Посмотрел Бриллиантов на звезды. А мужик ушел.

Все блестело. И вода, и зарождающийся, парящий над землей туман, и придорожные белые камни…

Поэма хождения Михаила Бриллиантова по начальству, чтобы купить Уткину дачу, мучительна, будто хотел он ее не купить, а украсть. Помогла Инна Павловна, учительница из Сельца, она же депутат райсовета, доказав на сессии, что району нужны свои знаменитости, мол, без знаменитостей и Москва – провинция.

Поэма строительства Дома была короче. Но дорогая очень. Василий Егоров другу своему Бриллиантову сильно помог. Другие художники тоже – деньгами.

Плотник ему хороший попался – Лыков. Из уголовников. Закончилась у Лыкова химия, и женился он на Евдокии Пальме, Таниной маме. Ему, дураку, говорили: «Она же со всей округой спала». Лыков был и как человек хороший. И Евдокия стала при нем хорошая.

В тот же год пятиэтажные дома возвратили совхозу.

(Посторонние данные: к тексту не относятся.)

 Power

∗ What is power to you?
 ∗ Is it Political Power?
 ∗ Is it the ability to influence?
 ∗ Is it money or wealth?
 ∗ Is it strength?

Евдокия Пальма пошла работать поварихой в школу, где ее дочь Татьяна пробивалась к вершинам знаний через шумные драки и слезы, поскольку все мальчишки, особенно старшеклассники, норовили потрогать ее за попку.

Дом построили быстро. Стоил он дорого.

Когда решили, что Дом готов, остались только достройки, а деревенский дом никогда не бывает готовым, но все достраивается, созвали народ на новоселье. Немного: студентку Алину, Инну Павловну, плотника Лыкова с женой и дочкой, директора совхоза – он поспешествовал строительству – и Василия Егорова.

Первой запустили в Дом кошку. Вслед за кошкой Алина занесла портрет покойной церковной сторожихи Анны с младенцем. Краснощекий веселый младенец держал в руках бублик. Анна была молодая и радостная. И радостная природа за ее спиной сливалась с небом и космосом. Таня внесла за Алиной хлеб.

Неистовость, с которой Бриллиантов строил дом, не разгибал спины сам и не давал роздыху плотнику Лыкову, всех поражала – и чего надрывается? Лишь Василий Егоров догадывался, что его закадычному другу надо быстрее развесить картины – он томится по храму. Наверное, так же скучал и томился по храму и нес его в себе русский гений Кузьма Петров-Водкин.

Развешивая картины, Василий Егоров обнаружил незнакомый ему портрет – мужик с лисьей шкурой вместо шарфа. Мужик смотрел на него как бы с насмешкой.

– Панька, – сказал Егоров. – Живой!

– Не знаю, живой он или нет, но я тут с ним встретился ночью. Может, привиделся…

На картине слоился туман, почему-то охристый с белыми протяжками, как узор на песчанике. Из тумана, словно из вечности, выходил Панька, но не лез вперед, так и оставался в охре, как в прошлом или, что совсем странно, – в будущем. Бриллиантов был чем-то похож на него, как птица на птицу или рыба на рыбу…

В большом селе с названием Сельцо стояла старинная церковь, как говорили местные юноши – имени Ильи Пророка. Сохранились в ней фрагменты «Страшного суда». В великих городских храмах все больше «Тайную вечерю» писали, а в деревенских все «Страшный суд». Православный Бог народен, его способы наказания предсказуемы – огонь да вилы.